Pendant une semaine, son père a travaillé jour et nuit pour concevoir un popsicle – un seul –, le « Pop Fraise », qui est toujours en vente aujourd’hui. Contre toute attente, son produit est accepté. Le garage familial est reconverti en atelier, un congélateur s’y ajoute chaque été. Milo grandit le bout du nez gelé.

« J’accompagnais mon père au marché, je le regardais travailler. Je le dépannais quand un employé s’absentait […] Lui et moi, on avait une relation en or. On se disait : “Je t’aime” tous les jours. Il me soutenait dans tout ce que je faisais », confie le jeune homme.

Sa gorge se serre. On en arrive à l’été dernier.

Début août, son père montre d’importantes pertes d’énergie. Son état s’aggrave vite. Diagnostic : cancer du cerveau. Probablement le même qu’il a vaincu en 2015. Mais cette fois-ci, il n’y survivra pas.

La relève

Août, c’est la haute saison du popsicle. Avec les vacances scolaires et la chaleur estivale, quelqu’un doit prendre en charge Les Pops, et vite. « Dans ma tête, ça allait de soi que ce serait moi », dit Milo. Il se rend au stand tous les matins, jusqu’aux premières couleurs de l’automne, lorsqu’il faut rentrer les congélateurs pour l’hiver.

Pendant ce temps, il veille sur son père, qui dépérit à vue d’œil.

En novembre, le stand bouclé, il lui reste une dernière tâche à accomplir, la plus difficile. « Mon père connaissait toutes les recettes dans sa tête. Comme il n’était pas très techno, je lui ai demandé d’écrire les recettes à la main. Je les ai toutes, sauf une », raconte Milo.

Guanabana, la recette mystère. Son père s’est éteint le 13 novembre 2020, avant de la lui transmettre.

Il avait 56 ans.

L’héritage

« Mon père ne se plaignait jamais. J’essaie d’apprendre de lui, de sa fougue, de sa joie de vivre. Il était toujours positif et très, très travaillant », souffle Milo.

Tel père, tel fils. En pleine fin de session au cégep du Vieux Montréal, Milo reprend les rênes de l’entreprise.

Première étape : joindre tous les partenaires d’affaires de son père pour leur expliquer la situation. Puis, s’occuper de la paperasse, gérer la caisse, embaucher des employés. « Ça, c’est particulier, parce que tous mes employés sont plus vieux que moi ! », s’exclame Milo.
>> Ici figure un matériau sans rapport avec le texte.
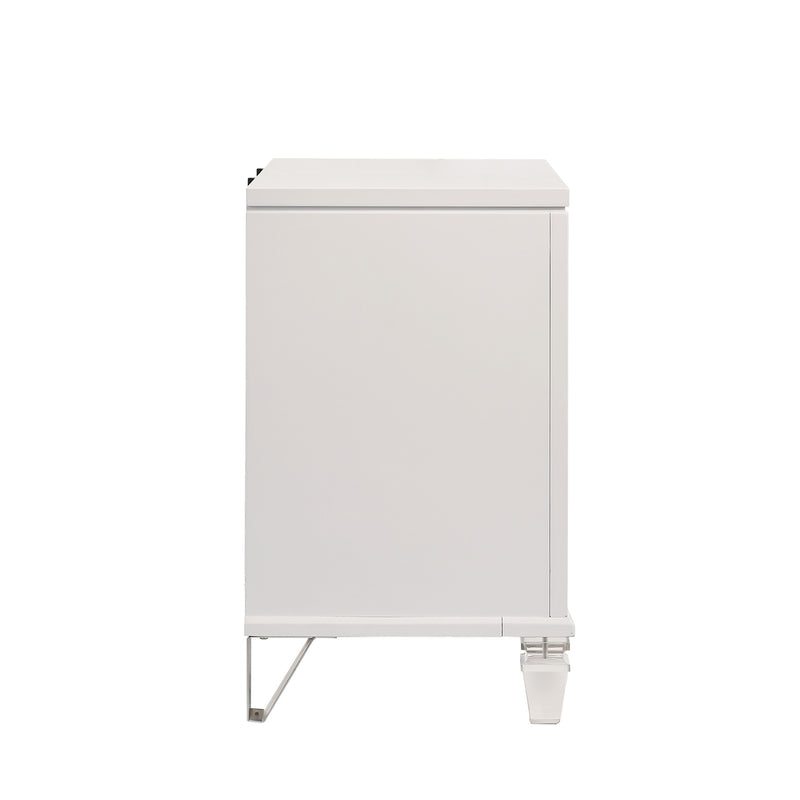 Twenty Nine Nightstand w/USB White
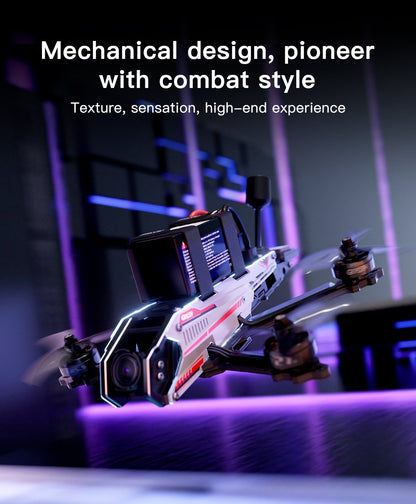 GEPRC DoMain3.6 HD WTPFV Freestyle FPV Drone
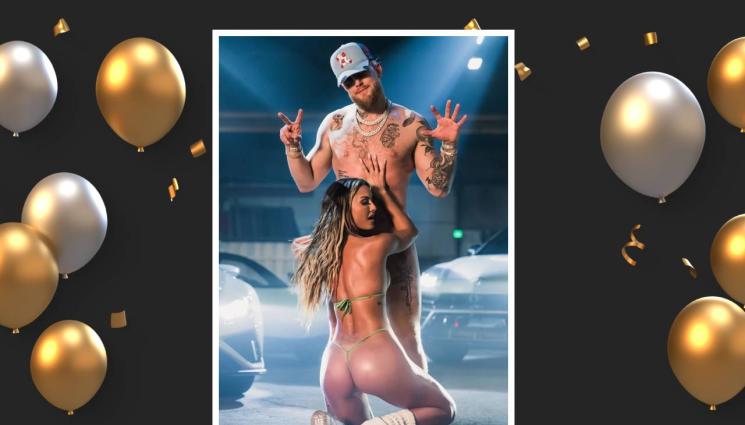 Джейк Пол - Боксьор празнува гол рожден ден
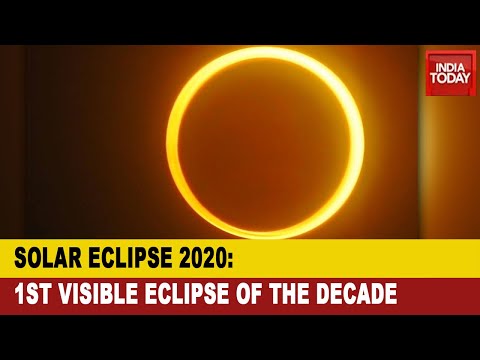 Solar Eclipse 2020: Ring of Fire, The Big Celestial Event Of The Year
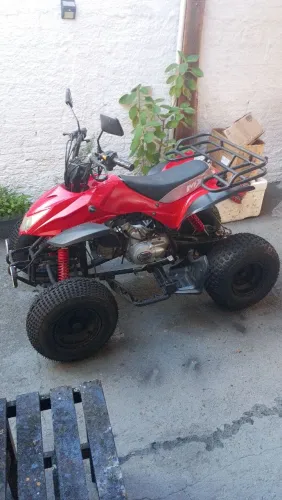 Quadriciclo mxf 125 com nota fiscal 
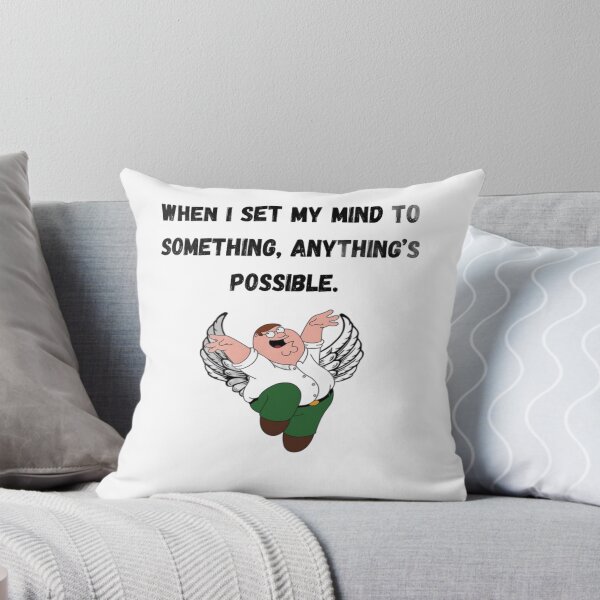 Item preview, “When I set my mind to something, anything’s possible.” designed and sold by only-shop92.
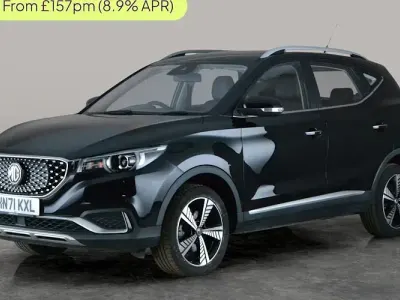 Used MG ZS Exclusive 105 kW (143 HP) 2021 Black SUV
Le 22 mai, il a officiellement ouvert la saison 2021 du stand Les Pops.

« Au début, c’était difficile. Si j’avais un problème avec mon congélateur, j’étais clueless et je devais appeler cinq personnes. Mais la prochaine fois que ça arrivera, je saurai quoi faire. »

Milo prend déjà du galon. Cet été, par exemple, il a conclu une vente avec une école primaire pour la fin de l’année scolaire.

Mon père n’avait pas le temps de pousser l’entreprise. Juste de la maintenir, c’était le maximum qu’il pouvait donner. Moi, j’ai vu son potentiel. J’ai plein d’idées pour la suite.

Milo Brunelle

Comme inventer de nouvelles recettes – « matcha-framboises, tu en penses quoi ? » –, étendre les points de vente et déléguer la production à un atelier externe.

« La vie est belle »

13 h. Tandis que le soleil poursuit sa course, les congélateurs des Pops fondent à vue d’œil. C’est une bonne journée.

« La vie est belle », dit simplement Milo. Après tout ce qu’il a traversé, c’est ce qu’il retient de la dernière année.

« Ce qui est prédominant dans ma réflexion, après la pandémie et le deuil de mon père, c’est qu’il faut profiter de chaque jour, parce qu’il peut arriver n’importe quoi, n’importe quand. Il y a de la douleur dans la vie de tout le monde. Ça fait partie de la vie. Il faut s’accrocher aux petits plaisirs. »

Comme un popsicle, par un jour de canicule.